Baba Amr (بابا عمرو/ALA-LC: Bâba ʿAmr) is a city district (hayy) in southwestern Homs in central Syria. In 2004, it had a population of 34,175 (the hayy of Sultaniya which abuts Baba Amr to the south was also counted in this figure). Abutting Baba Amr and Sultaniya from the north and south respectively are the city districts of Inshaat and the village of Jobar. To the west are the villages of Aysun, Shalluh and al-Mazra'a and to the east is Homs' Palestinian refugee camp.

==History==
Baba Amr was named after Amr ibn Abasah, who was buried in Homs. In the early 20th century, Baba Amr was a village in Orontes plain southwest of Homs. The modern district was formed largely as a result of Bedouin migration from the desert steppe east of Homs to the city's suburbs in the 1960s and 1970s.

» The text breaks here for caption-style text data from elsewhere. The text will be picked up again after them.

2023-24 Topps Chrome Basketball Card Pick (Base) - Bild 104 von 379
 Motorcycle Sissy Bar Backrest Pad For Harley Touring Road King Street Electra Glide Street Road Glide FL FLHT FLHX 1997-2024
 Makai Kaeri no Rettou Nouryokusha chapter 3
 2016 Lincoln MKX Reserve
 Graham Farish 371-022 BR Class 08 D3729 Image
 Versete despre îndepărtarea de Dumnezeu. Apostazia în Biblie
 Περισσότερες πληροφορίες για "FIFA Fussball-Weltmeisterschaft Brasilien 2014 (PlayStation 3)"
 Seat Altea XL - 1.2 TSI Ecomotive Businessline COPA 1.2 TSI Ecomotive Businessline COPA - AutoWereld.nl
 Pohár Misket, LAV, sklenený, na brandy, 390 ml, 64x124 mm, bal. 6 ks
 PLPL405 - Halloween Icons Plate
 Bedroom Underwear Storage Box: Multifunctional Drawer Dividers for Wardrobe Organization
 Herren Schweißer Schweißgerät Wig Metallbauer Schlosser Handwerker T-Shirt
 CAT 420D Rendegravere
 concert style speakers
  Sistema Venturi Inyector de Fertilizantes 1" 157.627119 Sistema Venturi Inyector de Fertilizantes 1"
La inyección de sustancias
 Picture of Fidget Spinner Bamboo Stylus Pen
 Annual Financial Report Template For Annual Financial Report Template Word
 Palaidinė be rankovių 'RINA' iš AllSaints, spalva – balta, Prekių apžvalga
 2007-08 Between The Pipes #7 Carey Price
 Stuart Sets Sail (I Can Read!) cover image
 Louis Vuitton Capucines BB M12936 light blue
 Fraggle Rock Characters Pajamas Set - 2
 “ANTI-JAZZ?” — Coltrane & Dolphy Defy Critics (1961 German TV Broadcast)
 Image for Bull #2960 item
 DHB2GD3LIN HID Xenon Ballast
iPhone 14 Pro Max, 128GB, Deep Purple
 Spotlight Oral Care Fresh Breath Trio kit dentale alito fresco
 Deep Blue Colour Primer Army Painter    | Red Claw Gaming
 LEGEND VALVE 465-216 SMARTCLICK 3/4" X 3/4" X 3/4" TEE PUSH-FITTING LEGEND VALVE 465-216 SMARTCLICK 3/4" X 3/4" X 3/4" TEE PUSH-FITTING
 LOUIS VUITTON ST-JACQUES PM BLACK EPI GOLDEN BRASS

The Bedouin moved to the area due to land reforms by the Ba'athist government of leaders Salah Jadid and Hafez al-Assad which saw many semi-nomadic Bedouin settle in the suburbs of major cities. Most of Baba Amr's inhabitants self-identify as members of the Mawali and Hassana tribal confederations. The inhabitants are predominantly Sunni Muslims.

During the Syrian Civil War, Baba Amr was the epicentre of fighting in the 2012 Homs offensive.